Im Rahmen des Projekts können die AusbilderInnen und die LiV E-Books zu Titeln der Corbnelsen Schulverlage nutzen (auf http://www.scook.de und in der Lösung http://www.digitale-schulbücher.de ). Sie müssen im Projektrahmen nicht – wie vorgesehen – die Pri9nttitel eingeführt haben. Auf scook.de können sich die Projektteilnehmer E-Books mithilfe des Vertrauenshakens selbständig freischalten. Für Digitale Schulbücher auf http://www.digitale-schulbuecher.de  können sich die ProjektteilnehmerInnen über die entsprechenden Verlagssites (z.B. http://www.cornelsen.de/digitale-schulbuecher) selbständig Nutzungscodes bestellen.

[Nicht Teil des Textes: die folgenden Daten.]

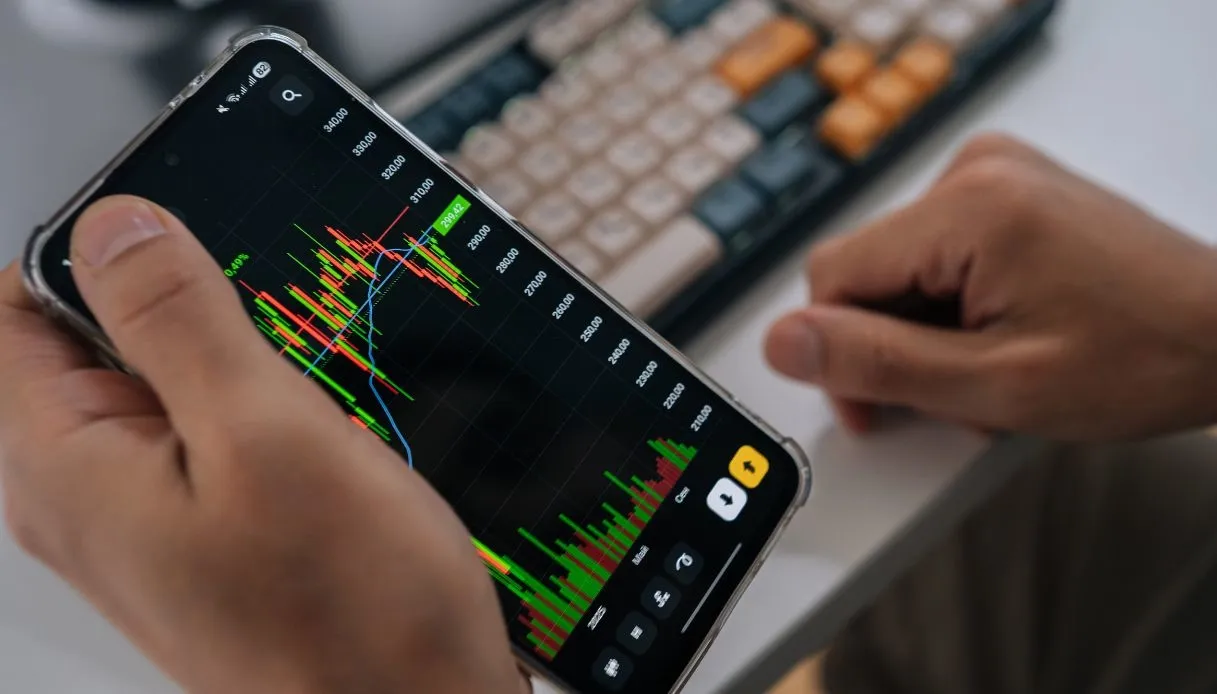 Spread Btp Bund a 82 punti: Italia più solida della Francia, la Spagna resta la migliore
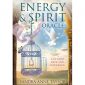 Energy and Spirit Oracle 1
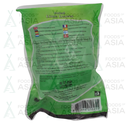 Thai Dancer Dried Lame Leaves 25g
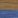 Walnut Stripe, color 1 of 2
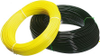 Heat Shrink Tubing - 1373393 - RS Components, Ltd.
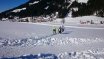 2016-01-27 Hochfilzen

Darf man Software im Rahmen des Projekts an LiV weitergeben?
Die lokal installierbare Software ist für die Arbeit in den Studienseminaren bestimmt. LiV dürfen die Software auf den Notebooks der Studienseminare auch im Unterricht einsetzen. Eine Weitergabe der Software an die Schulen ist nicht vorgesehen. LiV dürfen sie aber zuhause zur privaten Unterrichtsvorbereitung nutzen.

Ist scook eine Lösung der Cornelsen Schulverlage? Im Moment finden sich auf scook.de Inhalte der Cornelsen Schulverlage und ihrer Partner (FWU, bettermarks usw.) Der Verlag befindet sich aber in Verhandlung mit weiteren Verlagen, welche ebenfalls zukunftig hier ihre Lehrbücher anbieten können.

Was ist der Unterschied zwischen „Digitale-Schulbücher“ und Scook? Digitale Schulbücher ist eine Lösung des Verbandes der Bildungsmedienhersteller. Hier sind auch andere Verlage vertreten. Auf Scook momentan nur Cornelsen-Produkte. Allerdings findet man auf scook.de zahlreiche digitale Zusatzmaterialien zu den E-Books (Video, Audio, Unterrichtsmanager usw) und zusätzliche Funktionalitäten (Unterrichtsplanung), die Digitale Schulbücher nicht bietet.

In wie weit kann ich die zusätzlichen Materialangebotedes Unterrichtsmanagers, die ja kostenpflichtig sind, im Projekt kostenfrei zu nutzen? Sie finden hierzu alle Angaben in den Mails von G. Röhner an die AusbilderInnen und an die LiV vom 16.07.2014 (Betreff Cornelsen-Kooperationsprojekt), die den STS zugegangen ist.